§ What you will do: Retype the data below without altering anything.

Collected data
# # # #
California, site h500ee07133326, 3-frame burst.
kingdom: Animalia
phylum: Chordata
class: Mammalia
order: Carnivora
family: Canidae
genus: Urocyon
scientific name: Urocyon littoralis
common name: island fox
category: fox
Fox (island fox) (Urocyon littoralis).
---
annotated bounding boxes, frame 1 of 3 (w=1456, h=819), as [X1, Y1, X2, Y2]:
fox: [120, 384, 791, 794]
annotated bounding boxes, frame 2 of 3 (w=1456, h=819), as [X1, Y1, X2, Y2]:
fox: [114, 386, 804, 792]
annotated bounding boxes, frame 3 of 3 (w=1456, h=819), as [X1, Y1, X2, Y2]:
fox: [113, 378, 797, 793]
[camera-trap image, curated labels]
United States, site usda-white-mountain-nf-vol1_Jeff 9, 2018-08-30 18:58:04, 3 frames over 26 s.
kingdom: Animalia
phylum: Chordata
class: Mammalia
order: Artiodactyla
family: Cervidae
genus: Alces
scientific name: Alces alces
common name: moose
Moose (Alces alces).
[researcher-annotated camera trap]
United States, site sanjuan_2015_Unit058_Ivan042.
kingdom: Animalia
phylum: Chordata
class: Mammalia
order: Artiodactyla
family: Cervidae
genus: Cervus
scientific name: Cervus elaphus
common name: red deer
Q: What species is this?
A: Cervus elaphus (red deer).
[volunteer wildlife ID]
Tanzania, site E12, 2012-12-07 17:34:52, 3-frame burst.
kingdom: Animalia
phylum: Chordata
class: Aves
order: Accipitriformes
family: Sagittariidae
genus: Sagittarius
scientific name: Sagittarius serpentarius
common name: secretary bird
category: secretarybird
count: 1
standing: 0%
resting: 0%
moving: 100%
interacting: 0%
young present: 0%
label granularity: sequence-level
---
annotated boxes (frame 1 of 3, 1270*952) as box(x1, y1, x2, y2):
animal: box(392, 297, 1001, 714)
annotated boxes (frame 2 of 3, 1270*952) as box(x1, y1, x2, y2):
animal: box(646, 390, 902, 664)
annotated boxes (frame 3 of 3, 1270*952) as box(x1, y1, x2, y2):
# # # #
§ Completed exercise:
California, site h500ee07133326, 3-frame burst.
kingdom: Animalia
phylum: Chordata
class: Mammalia
order: Carnivora
family: Canidae
genus: Urocyon
scientific name: Urocyon littoralis
common name: island fox
category: fox
Fox (island fox) (Urocyon littoralis).
---
annotated bounding boxes, frame 1 of 3 (w=1456, h=819), as [X1, Y1, X2, Y2]:
fox: [120, 384, 791, 794]
annotated bounding boxes, frame 2 of 3 (w=1456, h=819), as [X1, Y1, X2, Y2]:
fox: [114, 386, 804, 792]
annotated bounding boxes, frame 3 of 3 (w=1456, h=819), as [X1, Y1, X2, Y2]:
fox: [113, 378, 797, 793]
[camera-trap image, curated labels]
United States, site usda-white-mountain-nf-vol1_Jeff 9, 2018-08-30 18:58:04, 3 frames over 26 s.
kingdom: Animalia
phylum: Chordata
class: Mammalia
order: Artiodactyla
family: Cervidae
genus: Alces
scientific name: Alces alces
common name: moose
Moose (Alces alces).
[researcher-annotated camera trap]
United States, site sanjuan_2015_Unit058_Ivan042.
kingdom: Animalia
phylum: Chordata
class: Mammalia
order: Artiodactyla
family: Cervidae
genus: Cervus
scientific name: Cervus elaphus
common name: red deer
Q: What species is this?
A: Cervus elaphus (red deer).
[volunteer wildlife ID]
Tanzania, site E12, 2012-12-07 17:34:52, 3-frame burst.
kingdom: Animalia
phylum: Chordata
class: Aves
order: Accipitriformes
family: Sagittariidae
genus: Sagittarius
scientific name: Sagittarius serpentarius
common name: secretary bird
category: secretarybird
count: 1
standing: 0%
resting: 0%
moving: 100%
interacting: 0%
young present: 0%
label granularity: sequence-level
---
annotated boxes (frame 1 of 3, 1270*952) as box(x1, y1, x2, y2):
animal: box(392, 297, 1001, 714)
annotated boxes (frame 2 of 3, 1270*952) as box(x1, y1, x2, y2):
animal: box(646, 390, 902, 664)
annotated boxes (frame 3 of 3, 1270*952) as box(x1, y1, x2, y2):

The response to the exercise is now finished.